--- THE TASK ---
Starting at the line that holds "Does this image", copy every line exactly through the end of the data, and no others.

--- DATA SHOWN ---
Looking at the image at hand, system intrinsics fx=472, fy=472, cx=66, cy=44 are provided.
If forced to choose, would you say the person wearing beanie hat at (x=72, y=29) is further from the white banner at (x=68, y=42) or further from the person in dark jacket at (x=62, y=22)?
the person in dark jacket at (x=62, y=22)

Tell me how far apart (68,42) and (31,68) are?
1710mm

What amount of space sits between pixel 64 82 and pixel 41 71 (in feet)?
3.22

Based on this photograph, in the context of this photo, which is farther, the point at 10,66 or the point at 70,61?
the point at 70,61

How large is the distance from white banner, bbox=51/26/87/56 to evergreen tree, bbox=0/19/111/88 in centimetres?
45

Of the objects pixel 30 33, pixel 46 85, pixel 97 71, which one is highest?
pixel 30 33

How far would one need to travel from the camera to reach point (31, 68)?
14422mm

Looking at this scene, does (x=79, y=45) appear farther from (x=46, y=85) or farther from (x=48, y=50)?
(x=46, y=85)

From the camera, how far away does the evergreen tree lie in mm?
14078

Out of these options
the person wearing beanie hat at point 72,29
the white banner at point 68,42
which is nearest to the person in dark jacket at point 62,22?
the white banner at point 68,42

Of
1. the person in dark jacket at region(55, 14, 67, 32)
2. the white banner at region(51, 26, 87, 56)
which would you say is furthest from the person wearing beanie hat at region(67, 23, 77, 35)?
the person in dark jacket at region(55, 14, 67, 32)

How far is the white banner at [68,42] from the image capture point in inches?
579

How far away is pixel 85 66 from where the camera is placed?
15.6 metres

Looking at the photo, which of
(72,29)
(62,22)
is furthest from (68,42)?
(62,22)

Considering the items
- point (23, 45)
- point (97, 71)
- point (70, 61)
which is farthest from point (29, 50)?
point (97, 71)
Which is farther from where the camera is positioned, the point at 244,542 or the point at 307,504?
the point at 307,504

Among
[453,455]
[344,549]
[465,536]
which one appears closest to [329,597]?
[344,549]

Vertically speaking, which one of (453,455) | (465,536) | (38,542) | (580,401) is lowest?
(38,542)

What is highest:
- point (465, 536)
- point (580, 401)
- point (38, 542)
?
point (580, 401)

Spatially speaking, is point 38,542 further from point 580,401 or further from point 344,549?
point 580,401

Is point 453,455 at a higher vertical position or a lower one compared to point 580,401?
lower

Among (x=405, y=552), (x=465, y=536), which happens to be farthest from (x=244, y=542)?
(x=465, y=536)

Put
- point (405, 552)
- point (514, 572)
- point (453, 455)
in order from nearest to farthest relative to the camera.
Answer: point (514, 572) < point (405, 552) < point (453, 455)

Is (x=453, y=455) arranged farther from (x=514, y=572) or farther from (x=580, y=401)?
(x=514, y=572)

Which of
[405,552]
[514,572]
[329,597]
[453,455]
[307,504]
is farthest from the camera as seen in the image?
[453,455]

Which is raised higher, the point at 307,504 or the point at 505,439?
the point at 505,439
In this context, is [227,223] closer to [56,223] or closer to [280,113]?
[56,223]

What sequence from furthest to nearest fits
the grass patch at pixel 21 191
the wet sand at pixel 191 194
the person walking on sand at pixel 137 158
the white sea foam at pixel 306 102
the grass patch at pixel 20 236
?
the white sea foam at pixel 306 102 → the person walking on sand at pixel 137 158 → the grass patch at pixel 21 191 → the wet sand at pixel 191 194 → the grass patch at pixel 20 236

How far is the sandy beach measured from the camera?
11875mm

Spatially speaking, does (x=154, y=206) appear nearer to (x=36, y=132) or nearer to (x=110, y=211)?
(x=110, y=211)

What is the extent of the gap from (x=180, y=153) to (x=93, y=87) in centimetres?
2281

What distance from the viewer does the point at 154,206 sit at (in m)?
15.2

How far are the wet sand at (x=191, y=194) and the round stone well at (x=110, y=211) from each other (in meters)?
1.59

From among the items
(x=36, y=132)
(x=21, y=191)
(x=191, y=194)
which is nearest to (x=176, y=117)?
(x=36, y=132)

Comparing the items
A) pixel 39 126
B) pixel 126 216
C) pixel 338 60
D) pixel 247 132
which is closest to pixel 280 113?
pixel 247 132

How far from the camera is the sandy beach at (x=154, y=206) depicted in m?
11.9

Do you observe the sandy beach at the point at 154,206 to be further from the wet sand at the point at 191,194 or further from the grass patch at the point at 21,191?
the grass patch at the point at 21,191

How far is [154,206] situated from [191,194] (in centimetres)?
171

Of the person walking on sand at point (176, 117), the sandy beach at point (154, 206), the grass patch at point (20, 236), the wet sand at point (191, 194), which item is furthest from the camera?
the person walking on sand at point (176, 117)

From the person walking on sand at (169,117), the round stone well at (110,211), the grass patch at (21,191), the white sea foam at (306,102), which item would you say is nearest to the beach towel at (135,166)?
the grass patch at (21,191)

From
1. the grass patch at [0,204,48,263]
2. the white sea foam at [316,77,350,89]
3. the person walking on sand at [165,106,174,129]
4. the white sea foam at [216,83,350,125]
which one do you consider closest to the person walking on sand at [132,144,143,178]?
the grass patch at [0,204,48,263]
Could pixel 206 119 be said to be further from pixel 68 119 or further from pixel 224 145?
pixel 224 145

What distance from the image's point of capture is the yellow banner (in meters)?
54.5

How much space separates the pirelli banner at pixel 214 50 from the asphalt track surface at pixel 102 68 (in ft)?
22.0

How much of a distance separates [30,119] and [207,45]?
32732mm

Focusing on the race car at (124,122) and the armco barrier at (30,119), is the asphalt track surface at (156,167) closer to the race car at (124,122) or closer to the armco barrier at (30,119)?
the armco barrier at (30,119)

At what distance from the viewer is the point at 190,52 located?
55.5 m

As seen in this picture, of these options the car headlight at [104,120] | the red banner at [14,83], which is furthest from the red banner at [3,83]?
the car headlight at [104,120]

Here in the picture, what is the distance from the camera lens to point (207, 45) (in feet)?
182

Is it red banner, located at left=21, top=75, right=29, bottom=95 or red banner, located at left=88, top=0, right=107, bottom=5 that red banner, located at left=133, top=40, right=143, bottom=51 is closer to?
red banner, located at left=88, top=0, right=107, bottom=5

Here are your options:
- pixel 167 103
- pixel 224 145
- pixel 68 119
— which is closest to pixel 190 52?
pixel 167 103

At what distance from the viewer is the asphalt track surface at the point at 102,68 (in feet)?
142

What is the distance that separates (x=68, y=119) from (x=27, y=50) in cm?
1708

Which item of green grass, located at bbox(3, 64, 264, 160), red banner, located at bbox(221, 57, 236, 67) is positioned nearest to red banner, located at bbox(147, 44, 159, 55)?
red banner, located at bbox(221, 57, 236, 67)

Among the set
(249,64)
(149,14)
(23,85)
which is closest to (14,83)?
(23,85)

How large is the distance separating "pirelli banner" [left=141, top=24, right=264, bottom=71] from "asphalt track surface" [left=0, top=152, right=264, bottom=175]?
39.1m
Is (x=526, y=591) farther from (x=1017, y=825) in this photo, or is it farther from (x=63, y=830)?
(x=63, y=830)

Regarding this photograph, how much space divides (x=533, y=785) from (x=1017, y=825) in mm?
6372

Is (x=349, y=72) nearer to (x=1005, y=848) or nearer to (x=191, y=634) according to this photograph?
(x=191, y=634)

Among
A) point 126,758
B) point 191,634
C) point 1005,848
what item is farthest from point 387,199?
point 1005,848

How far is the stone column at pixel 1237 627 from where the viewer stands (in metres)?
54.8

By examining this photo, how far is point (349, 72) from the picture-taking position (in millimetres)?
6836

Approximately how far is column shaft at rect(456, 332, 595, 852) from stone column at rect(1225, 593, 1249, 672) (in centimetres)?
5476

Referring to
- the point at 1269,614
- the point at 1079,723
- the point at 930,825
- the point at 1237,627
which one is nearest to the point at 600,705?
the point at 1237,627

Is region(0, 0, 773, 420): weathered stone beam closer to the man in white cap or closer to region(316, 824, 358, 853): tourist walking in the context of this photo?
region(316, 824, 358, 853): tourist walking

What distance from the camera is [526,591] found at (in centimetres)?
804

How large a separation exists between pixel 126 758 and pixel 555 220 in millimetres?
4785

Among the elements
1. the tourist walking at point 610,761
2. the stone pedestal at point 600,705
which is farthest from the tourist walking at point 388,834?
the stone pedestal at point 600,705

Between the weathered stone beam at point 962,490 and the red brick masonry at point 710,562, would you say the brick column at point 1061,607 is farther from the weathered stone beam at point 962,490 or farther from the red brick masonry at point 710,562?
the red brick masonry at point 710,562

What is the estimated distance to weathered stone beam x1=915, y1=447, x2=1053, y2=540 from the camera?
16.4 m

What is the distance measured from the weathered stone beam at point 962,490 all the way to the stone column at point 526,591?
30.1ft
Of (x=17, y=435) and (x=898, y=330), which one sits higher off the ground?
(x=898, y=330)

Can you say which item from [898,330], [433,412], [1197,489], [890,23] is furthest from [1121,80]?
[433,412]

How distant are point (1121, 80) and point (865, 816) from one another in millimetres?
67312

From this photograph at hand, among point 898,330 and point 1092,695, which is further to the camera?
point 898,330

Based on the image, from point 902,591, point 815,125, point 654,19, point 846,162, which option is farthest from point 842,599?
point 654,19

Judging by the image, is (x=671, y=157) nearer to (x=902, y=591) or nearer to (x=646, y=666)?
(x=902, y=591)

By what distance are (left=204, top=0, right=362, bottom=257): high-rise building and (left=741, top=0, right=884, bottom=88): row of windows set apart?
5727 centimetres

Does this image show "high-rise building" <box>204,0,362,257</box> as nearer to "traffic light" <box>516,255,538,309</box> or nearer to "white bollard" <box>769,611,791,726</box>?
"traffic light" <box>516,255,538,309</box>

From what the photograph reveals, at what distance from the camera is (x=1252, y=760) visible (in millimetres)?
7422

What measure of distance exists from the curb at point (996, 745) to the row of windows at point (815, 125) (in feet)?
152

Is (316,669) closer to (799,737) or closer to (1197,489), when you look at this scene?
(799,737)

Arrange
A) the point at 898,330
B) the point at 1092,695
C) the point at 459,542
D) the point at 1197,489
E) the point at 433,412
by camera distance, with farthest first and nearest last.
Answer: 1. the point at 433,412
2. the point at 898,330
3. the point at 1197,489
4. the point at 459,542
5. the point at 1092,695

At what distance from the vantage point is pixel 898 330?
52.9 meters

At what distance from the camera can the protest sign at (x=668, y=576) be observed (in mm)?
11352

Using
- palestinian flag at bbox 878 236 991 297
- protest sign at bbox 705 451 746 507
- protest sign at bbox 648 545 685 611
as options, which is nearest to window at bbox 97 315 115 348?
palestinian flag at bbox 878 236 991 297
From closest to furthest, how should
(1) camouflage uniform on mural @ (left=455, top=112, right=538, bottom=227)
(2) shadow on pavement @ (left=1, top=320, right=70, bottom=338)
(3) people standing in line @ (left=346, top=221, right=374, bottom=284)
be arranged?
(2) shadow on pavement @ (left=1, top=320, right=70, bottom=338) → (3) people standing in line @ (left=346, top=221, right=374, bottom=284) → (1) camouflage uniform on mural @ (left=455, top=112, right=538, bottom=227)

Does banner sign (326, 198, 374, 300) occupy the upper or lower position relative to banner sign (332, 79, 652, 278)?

--- OUTPUT FOR THIS TASK ---
Does this image show "high-rise building" <box>204,0,362,257</box> as nearer to "traffic light" <box>516,255,538,309</box> or nearer to "white bollard" <box>769,611,791,726</box>?
"traffic light" <box>516,255,538,309</box>

From what the photograph reveals, at what distance from the camera is (x=1252, y=760) visible (in millimetres)?
7422

What measure of distance exists from the curb at point (996, 745) to the row of windows at point (815, 125) (in feet)?
152

Is (316,669) closer to (799,737) or closer to (1197,489), when you look at this scene?
(799,737)

Arrange
A) the point at 898,330
B) the point at 1092,695
C) the point at 459,542
D) the point at 1197,489
E) the point at 433,412
by camera distance, with farthest first and nearest last.
Answer: 1. the point at 433,412
2. the point at 898,330
3. the point at 1197,489
4. the point at 459,542
5. the point at 1092,695

At what distance from the vantage point is pixel 898 330?
52.9 meters

At what distance from the camera can the protest sign at (x=668, y=576) be observed (in mm)?
11352

Using
- palestinian flag at bbox 878 236 991 297
- protest sign at bbox 705 451 746 507
- protest sign at bbox 648 545 685 611
as options, which is nearest to window at bbox 97 315 115 348?
palestinian flag at bbox 878 236 991 297
From closest to furthest, how should
(1) camouflage uniform on mural @ (left=455, top=112, right=538, bottom=227)
(2) shadow on pavement @ (left=1, top=320, right=70, bottom=338)
(3) people standing in line @ (left=346, top=221, right=374, bottom=284)
be arranged?
(2) shadow on pavement @ (left=1, top=320, right=70, bottom=338) → (3) people standing in line @ (left=346, top=221, right=374, bottom=284) → (1) camouflage uniform on mural @ (left=455, top=112, right=538, bottom=227)

Does banner sign (326, 198, 374, 300) occupy the upper or lower position relative to banner sign (332, 79, 652, 278)?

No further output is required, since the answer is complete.